Словом, iMXT дал спектакль удивительно талантливый, глубоко содержательный, вполне уместный и в наши дни, но слишком красивый для такой пьесы, слишком беззлобный. От революционного театра мы требуем, чтобы он горел внутренним огнем, чтобы он кусался, когда берет на себя сатирическую задачу.
(Цит. по кн.: Луначарский А. В. О театре и драматургии, т. 1, с. 304.)
Было бы ошибкой и в этом, да и во многих других случаях распространять то или иное критическое суждение Луначарского дальше границ, определенных самим автором. Оценки у него всегда бывают результатом анализа конкретного художественного произведения, его особого задания. Например, декорации и костюмы Кустодиева для спектакля «Блоха» (пьеса Е. Замятина по рассказу «Левша» Лескова, постановка А. Д. Дикого во МХАТ II) Луначарский считал шедевром: стиль Кустодиева образовал единство со стилем Лескова. Уже из этого видно, что резкую разоблачительность Луначарский не считал требованием, применимым всегда, даже когда предметом является прошлое. Приводим отзыв его о декораторской и режиссерской стороне постановки «Кармен» в Большом театре в 1922 году:
«Не случайно… а может быть, бессознательно закономерно Большой театр, делая первый шаг вперед в деле реформы оперы (первый для него: я очень хорошо помню и люблю Комиссаржевского), выбрал как раз «Кармен». Эта опера поддается, как нельзя лучше, «экспрессионистскому» реализму, потому что она такова уже у самого Бизе.
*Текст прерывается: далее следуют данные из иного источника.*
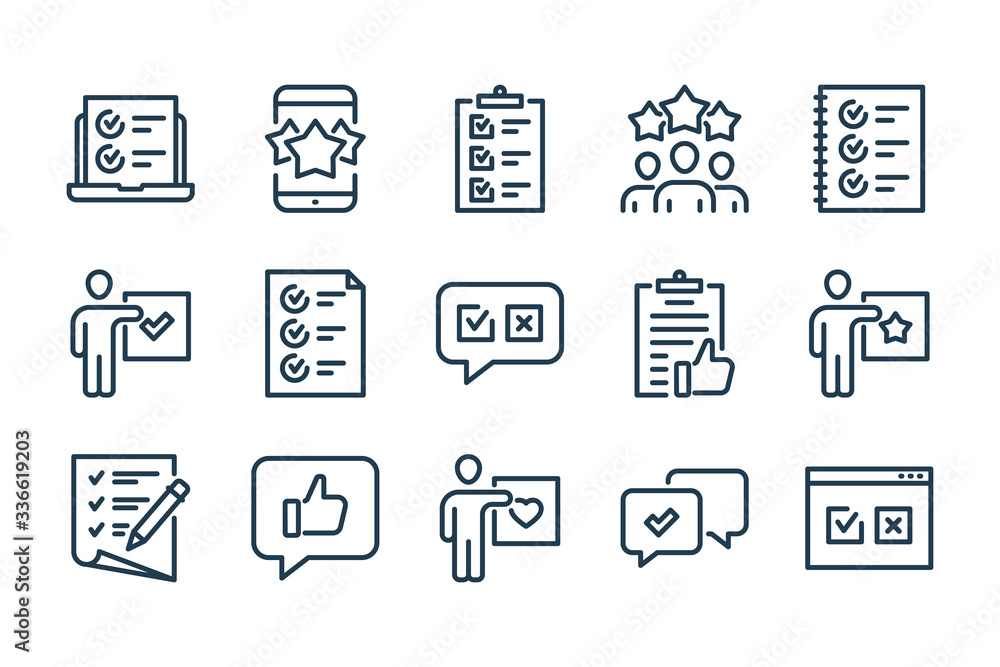 © NikWB - Survey, Review and Feedback related line icon set. Quiz and Questionary vector icons. © NikWB - Survey, Review and Feedback related line icon set. Quiz and Questionary vector icons.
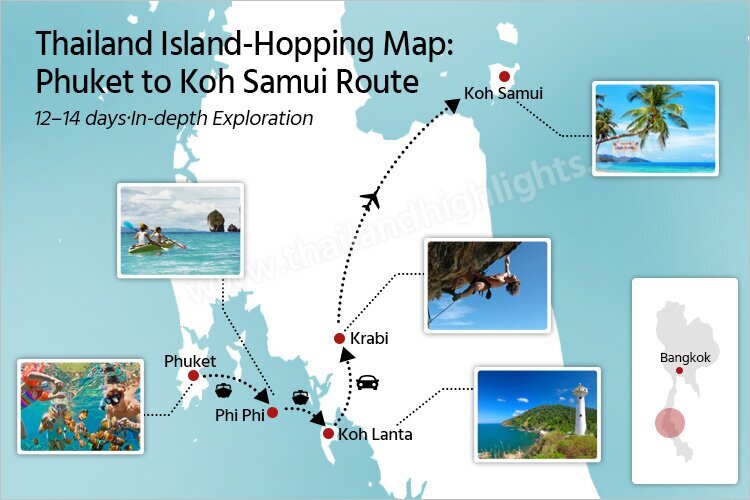 Thailand Island-Hopping Map: Phuket to Samui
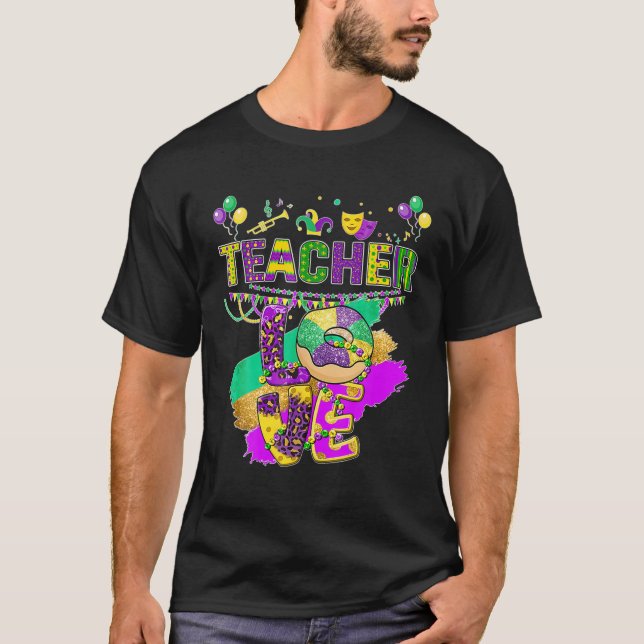 Funny Teacher Mardi Gras Family Matching Outfit T-Shirt (Vorderseite)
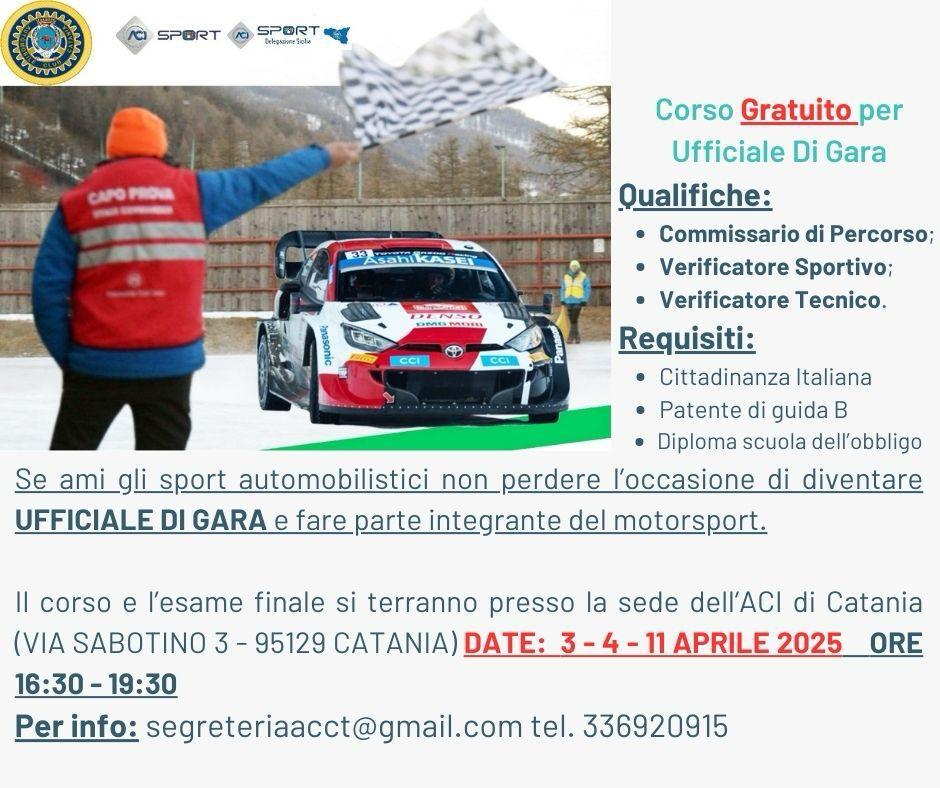 Catania, al via i corsi gratuiti dell’Automobile Club per ufficiali di gara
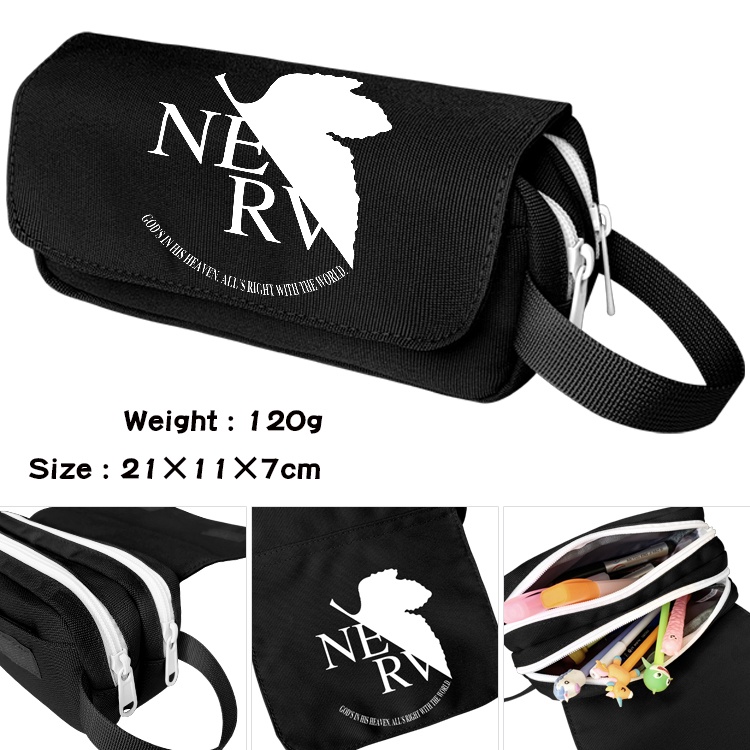 Túi Đựng Bút Bằng Vải Canvas Có Khóa Kéo In Hoạt Hình Evangelion Dành Cho Học Sinh Nam Nữ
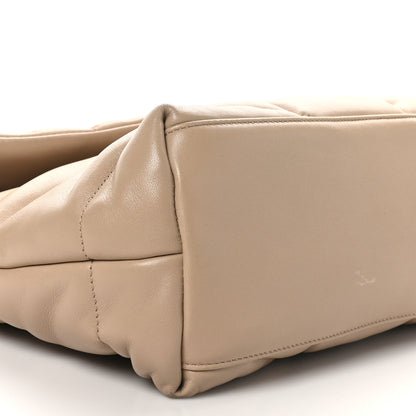 Saint Laurent Lambskin Quilted Medium Loulou Puffer Monogram Chain Satchel Dark Beige 9 of 10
Смешно потому упрекать Федоровского и Санина в том, что они не дают реальной Испании. Да, они дают Испанию идеальную, Испанию Бизе, и надо быть попросту слепым, чтобы не почувствовать всей гремучести, всего сладострастия, всей роковой силы, которую Федоровский вложил в декорации первого, второго и четвертого действий. Благодаря этим декорациям опера предстала нам как какой–то красивый и ужасный организм, вроде тигра. Трудно было, конечно, музыке, и инструментальной и вокальной, дать силу звука, равную силе красочного впечатления. Все же аккорд звучал. Пьяный солнцем юг, пламенеющий, мрачный, в конце концов, в своем полуденном зное, словно таящий змею среди тропических цветов… Огромное очарование этому насыщенному красками, звуками и эмоциями спектаклю придали костюмы. Здесь Федоровский дал такую изумительную серию, рядом с которой я не смог бы поставить ни одной постановки вообще, какую я когда–либо видел. Дерзкая яркость, грация, бездна вкуса. <…> Из всего сказанного не следует делать умозаключения, что, на мой взгляд и вкус, абсолютно все в «Кармен» обстоит бесподобно. <…> Очень приятно смотреть балет в четвертом действии, особенно благодаря очаровательным костюмам, но вставлять в «Кармен» чужую музыку вряд ли все–таки рационально. Декорации третьего действия положительно неудачны. Среди превосходных костюмов неприятно выделяется некрасивая, мешковатая какая–то обмундировка солдат. При желании можно было найти еще недостатки, а при большем желании — найти их сколько угодно. А в общем и целом великолепный спектакль, который мы с гордостью могли бы показать в любой европейской столице».